───── Exercise text

I am, of course, talking about getting tax preparation started if you haven’t started that already. By now you should have all your 1099s, W2s, SSAs and many such statements that we are supposed to get by the end of January but generally they are late by a few weeks. The key thing to know is that even if you do not get your statements as mentioned above, it does not get you off the hook. You still need to declare all the income and other information that you would have gotten in those documents. IRS has taken a firm stand on this issue.

Generally, if that really happens, the best thing to do is to call that organization and get a copy or a substitute statement and most of these organizations are more than happy to oblige. If that avenue is not available for whatever reason, then you do your own calculations from the pay stubs, quarterly statements and/or other documents you may have over the course of the past 12 months and create your own scenario and use that number. It is best to show that you were aware of what needed to be shown and you have done your best to reconstruct it. Error of admission is much better than the error of omission.

We are sort of going back to the level of tax preparation like it was pre-Covid. Many special conditions were set in the past two years and they are not in effect any longer. So instead of regurgitating some of the same issues again I am going into a question/answer scenario and try to answer some of the atypical issues that you may be facing.

I plan to lease an electric vehicle; will I get a tax credit? Unfortunately, No. The newly named clean vehicle credit of up to $7,500 applies to EVs that are acquired by the taxpayer, meaning that the title to the vehicle changes hands. But all may not be lost. The tax credit goes to the manufacturer or the lessee of the leased EVs, so it makes sense to ask the dealer to reduce the price of the vehicle by all or part of the dealer’s credit amount.

Does the wash-sale rule apply between spouses? Yes. As you know, the wash-sale rule prohibits you from taking a capital loss write-off on the sale of securities if you purchase substantially identical security up to 30 days before or after that sale. If that is the case, then any disallowed loss is then added to the tax basis of the replacement securities. You also have a wash sale if you sell securities, and your spouse buys substantially identical securities within the 60-day period. Also, it should be noted that be very clear about the rules of what is a substantial identical security and what is not; if not followed properly it can get you in trouble.

Can I deduct charitable contributions that I made in 2022 if I don’t itemize? No. The 2020 and 2021 easing of charitable gifts of cash (only) has expired. Beginning with 2022, non-itemizers can no longer write-off on page 1 of 1040 up to $600 in cash donations to charity. This begs to explore how to use the high limits of itemized deductions to our advantage. Many have used it by bundling the medical expenses, mortgage interest, donations, property taxes etc. in one year to exceed the limit and then the next year take the standard deduction. To get over the high limit for itemized deductions this is a good strategy especially if you have many medical expenses which will take you over the 7.5 percent of your AGI. Such things need to be planned at least a year ahead of time, if not longer, because you must manage your mortgage and property taxes accordingly. Something to think about if you are keen on using the itemized deductions.

──────────

### Instructions
(1) Answer these questions about the tax preparation text:
(a) What is the maximum amount of the clean vehicle credit?
(b) Within what period does a spouse's purchase of substantially identical securities create a wash sale?
(c) Beginning with 2022, what can non-itemizers no longer write off on page 1 of the 1040?
(2) Summarize the tax preparation text in three sentences.
(3) Continue the tax preparation text after its final sentence.

───── Data under study

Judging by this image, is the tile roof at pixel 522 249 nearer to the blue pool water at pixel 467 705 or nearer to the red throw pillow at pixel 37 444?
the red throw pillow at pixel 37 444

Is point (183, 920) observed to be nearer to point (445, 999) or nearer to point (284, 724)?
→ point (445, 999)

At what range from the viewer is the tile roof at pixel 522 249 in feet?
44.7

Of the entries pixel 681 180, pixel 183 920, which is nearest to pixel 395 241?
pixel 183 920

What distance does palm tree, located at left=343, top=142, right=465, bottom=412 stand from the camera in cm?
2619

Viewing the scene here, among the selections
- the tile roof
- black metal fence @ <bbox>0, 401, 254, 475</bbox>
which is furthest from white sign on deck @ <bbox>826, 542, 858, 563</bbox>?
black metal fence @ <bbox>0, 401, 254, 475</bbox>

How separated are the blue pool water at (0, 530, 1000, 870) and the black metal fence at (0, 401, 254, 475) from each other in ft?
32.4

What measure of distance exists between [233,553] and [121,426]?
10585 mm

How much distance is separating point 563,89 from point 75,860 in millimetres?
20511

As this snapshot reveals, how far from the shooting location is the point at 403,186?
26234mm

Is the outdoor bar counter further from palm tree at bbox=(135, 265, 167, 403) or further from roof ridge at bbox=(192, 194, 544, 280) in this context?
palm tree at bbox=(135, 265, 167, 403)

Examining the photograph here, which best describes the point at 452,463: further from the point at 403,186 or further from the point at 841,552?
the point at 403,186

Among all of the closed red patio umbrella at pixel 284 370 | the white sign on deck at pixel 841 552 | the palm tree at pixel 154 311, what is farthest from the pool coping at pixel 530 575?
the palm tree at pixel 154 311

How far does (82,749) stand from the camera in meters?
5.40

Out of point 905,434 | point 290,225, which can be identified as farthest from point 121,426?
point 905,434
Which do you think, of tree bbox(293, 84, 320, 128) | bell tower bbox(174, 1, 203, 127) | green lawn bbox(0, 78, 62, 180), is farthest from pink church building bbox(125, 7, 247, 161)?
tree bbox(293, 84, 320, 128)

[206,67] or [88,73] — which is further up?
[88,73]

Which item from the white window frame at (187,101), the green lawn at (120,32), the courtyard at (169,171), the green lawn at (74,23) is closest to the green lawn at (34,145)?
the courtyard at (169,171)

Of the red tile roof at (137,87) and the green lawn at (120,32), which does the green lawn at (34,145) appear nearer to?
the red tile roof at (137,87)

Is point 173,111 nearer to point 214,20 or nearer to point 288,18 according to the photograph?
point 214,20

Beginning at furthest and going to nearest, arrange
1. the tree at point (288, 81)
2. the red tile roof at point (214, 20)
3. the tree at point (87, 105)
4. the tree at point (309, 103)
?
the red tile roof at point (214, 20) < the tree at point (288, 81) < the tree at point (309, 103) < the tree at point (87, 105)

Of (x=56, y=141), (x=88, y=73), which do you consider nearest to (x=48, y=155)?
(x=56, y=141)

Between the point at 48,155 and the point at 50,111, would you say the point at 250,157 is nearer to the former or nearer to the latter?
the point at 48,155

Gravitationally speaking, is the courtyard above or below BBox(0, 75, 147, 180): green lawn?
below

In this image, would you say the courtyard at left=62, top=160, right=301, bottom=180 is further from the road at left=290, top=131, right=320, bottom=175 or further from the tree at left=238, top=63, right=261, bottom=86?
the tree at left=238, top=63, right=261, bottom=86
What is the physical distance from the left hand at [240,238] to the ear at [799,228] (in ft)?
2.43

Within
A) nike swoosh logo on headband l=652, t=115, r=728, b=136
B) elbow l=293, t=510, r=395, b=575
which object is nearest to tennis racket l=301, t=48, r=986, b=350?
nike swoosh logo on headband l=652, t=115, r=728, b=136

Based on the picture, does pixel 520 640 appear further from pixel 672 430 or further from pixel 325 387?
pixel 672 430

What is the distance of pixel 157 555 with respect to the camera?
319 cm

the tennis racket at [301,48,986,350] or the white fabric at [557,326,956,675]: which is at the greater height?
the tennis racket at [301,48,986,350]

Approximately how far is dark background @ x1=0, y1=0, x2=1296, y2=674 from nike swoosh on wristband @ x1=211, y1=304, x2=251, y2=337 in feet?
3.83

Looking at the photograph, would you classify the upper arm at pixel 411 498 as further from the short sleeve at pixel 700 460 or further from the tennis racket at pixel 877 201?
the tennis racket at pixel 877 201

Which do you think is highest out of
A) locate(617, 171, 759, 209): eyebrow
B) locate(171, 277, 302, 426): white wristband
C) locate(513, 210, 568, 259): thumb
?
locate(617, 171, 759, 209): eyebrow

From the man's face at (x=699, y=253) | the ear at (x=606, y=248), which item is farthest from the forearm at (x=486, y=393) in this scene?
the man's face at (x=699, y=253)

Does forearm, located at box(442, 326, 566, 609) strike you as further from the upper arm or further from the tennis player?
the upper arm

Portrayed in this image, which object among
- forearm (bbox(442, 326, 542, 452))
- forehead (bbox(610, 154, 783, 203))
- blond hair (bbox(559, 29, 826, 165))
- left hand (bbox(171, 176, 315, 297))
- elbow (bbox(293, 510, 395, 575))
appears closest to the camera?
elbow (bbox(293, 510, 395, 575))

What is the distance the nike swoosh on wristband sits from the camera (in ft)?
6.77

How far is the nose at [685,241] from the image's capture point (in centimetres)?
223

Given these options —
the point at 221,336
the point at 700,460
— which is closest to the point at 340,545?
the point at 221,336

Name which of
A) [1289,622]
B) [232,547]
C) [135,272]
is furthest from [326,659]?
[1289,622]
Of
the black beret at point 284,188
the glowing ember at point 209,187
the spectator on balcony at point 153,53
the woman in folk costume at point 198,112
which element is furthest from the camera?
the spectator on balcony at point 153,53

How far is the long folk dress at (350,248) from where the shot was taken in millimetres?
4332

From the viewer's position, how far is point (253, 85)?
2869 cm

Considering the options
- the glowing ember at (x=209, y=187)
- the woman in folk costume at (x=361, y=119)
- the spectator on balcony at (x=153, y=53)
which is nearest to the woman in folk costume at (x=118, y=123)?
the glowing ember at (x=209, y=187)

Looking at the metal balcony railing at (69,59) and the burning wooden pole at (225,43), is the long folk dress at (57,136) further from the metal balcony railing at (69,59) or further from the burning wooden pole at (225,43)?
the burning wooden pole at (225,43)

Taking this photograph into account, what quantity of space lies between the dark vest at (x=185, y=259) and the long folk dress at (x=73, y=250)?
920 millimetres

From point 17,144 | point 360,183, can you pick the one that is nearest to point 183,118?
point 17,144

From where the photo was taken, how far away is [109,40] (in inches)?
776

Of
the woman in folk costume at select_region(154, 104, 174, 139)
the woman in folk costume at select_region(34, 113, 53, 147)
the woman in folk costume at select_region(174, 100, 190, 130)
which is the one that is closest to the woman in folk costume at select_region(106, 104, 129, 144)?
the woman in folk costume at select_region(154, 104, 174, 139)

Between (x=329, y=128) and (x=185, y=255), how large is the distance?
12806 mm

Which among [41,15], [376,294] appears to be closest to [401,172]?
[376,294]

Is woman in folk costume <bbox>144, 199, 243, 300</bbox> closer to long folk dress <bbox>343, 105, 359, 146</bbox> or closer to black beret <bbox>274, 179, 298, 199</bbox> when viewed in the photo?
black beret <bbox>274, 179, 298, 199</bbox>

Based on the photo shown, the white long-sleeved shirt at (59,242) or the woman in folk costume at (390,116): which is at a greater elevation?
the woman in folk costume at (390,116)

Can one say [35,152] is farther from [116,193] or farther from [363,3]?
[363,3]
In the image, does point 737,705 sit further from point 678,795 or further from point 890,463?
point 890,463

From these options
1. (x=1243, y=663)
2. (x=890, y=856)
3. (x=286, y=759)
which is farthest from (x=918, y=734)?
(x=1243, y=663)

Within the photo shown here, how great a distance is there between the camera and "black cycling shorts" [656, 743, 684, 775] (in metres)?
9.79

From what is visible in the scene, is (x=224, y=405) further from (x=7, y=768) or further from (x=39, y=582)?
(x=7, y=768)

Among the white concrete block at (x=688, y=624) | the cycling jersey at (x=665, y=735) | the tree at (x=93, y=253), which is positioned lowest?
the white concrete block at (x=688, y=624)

──────────

### Replies
(1)
(a) Up to $7,500.
(b) Within the 60-day period.
(c) Up to $600 in cash donations to charity.

(2) Taxpayers must declare all their income even if statements such as 1099s and W2s are late or missing, either by getting a copy or substitute statement from the organization or by reconstructing the figures from their own records. Tax preparation is going back to its pre-Covid level because the special conditions of the past two years are no longer in effect. Leasing an electric vehicle does not earn the taxpayer the clean vehicle credit, the wash-sale rule applies between spouses, and non-itemizers can no longer deduct cash charitable gifts for 2022.

(3)
Virtual Currency: all 1040 and 1040SR filers must answer a question on virtual currency. On 2021 returns, taxpayers had to tell whether they received, sold, exchanged or otherwise disposed of any financial interest in any virtual currency. That question is being expanded for 2022 returns to include digital assets and the question is broader. Taxpayers must answer whether, at any time during 2022, they received, sold, exchanged, sold or otherwise disposed of a digital asset or a financial interest in a digital asset; that would include non-fungible tokens (NFTs).

Interest rates rising on overdue taxes: the revenue service will charge 7 percent now for individuals on back due taxes. If you are going to ask for extension for filing, you still need to pay estimated taxes around the due date of April 18 for this year. It is best to over-estimate your tax dues and pay little more on April 18 and get a refund on October 15. You will get charged for interest for those six months for the taxes due if taxes are owed in October.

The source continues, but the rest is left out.